The New Year is off to a strange start as much of the country is just now starting to feel like winter is finally here. Some parts of the northeast experienced record warm temperatures in December which have not helped to reverse the year-long downward trend for oil and gas prices. Natural gas is currently at lows not seen in decades as inventories continue to grow. 2015 was a year inundated with bankruptcies and layoffs in the energy sector. The Wall Street Journal reported that 36 North American producers filed for Chapter 11 bankruptcy this past year. Along with the bankruptcies came hundreds of thousands of layoffs across the oil and gas industry. Texas and Oklahoma were two of the states hit the hardest as much of the workforce relies on the energy industry for good paying jobs.
So what is coming down the pipe in 2016? From the current vantage point, it appears this year might look a lot like last. Both oil and natural gas remain in oversupply domestically and abroad. The largest producer, Saudi Arabia, has chosen to put market share ahead of profits, refusing to make production cuts and adding to the stockpiles. Slowed growth in some of the largest economies such as China have further curbed demand for petroleum products across the globe. As the glut continues to grow, more North American companies are expected to file for bankruptcy this year, and perhaps at an even higher number than seen in 2015.

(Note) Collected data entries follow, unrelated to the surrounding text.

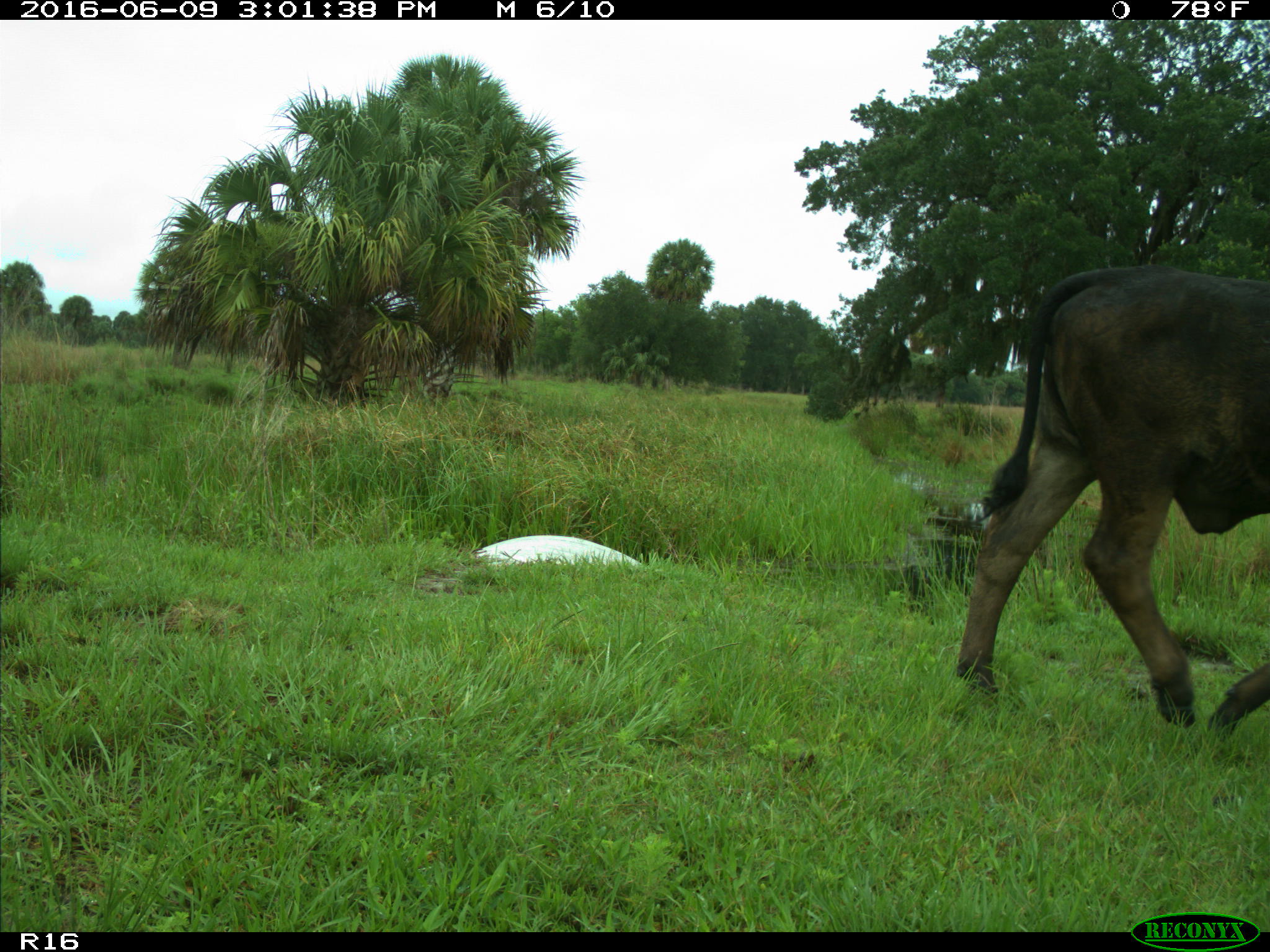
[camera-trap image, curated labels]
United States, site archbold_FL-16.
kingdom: Animalia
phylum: Chordata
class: Mammalia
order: Artiodactyla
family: Bovidae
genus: Bos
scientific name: Bos taurus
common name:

One interesting thing to note for 2016 is that the ban on exporting crude oil, put into place in the 1970’s, was recently lifted and the first shipment of U.S. oil has departed from the Gulf Coast. The ban was put in place at a time when it was thought the U.S. was running out of oil. Large reserves discovered in areas such as North Dakota’s Bakken, coupled with advances in technology which have made production more efficient and more economical have debunked the idea that the U.S. would run out of oil in the near future. U.S. News & World Report quoted Jack Gerard, president and CEO of the American Petroleum Institute, saying, “The geopolitics of energy will never be the same,” making the case that tensions in the Middle East will no longer impact oil prices the way they have in the past.
As for Legacy Royalties, we are looking forward to a new year and new opportunities to value oil and gas properties for sale and acquisition or other needs where an oil and gas royalty valuation is required.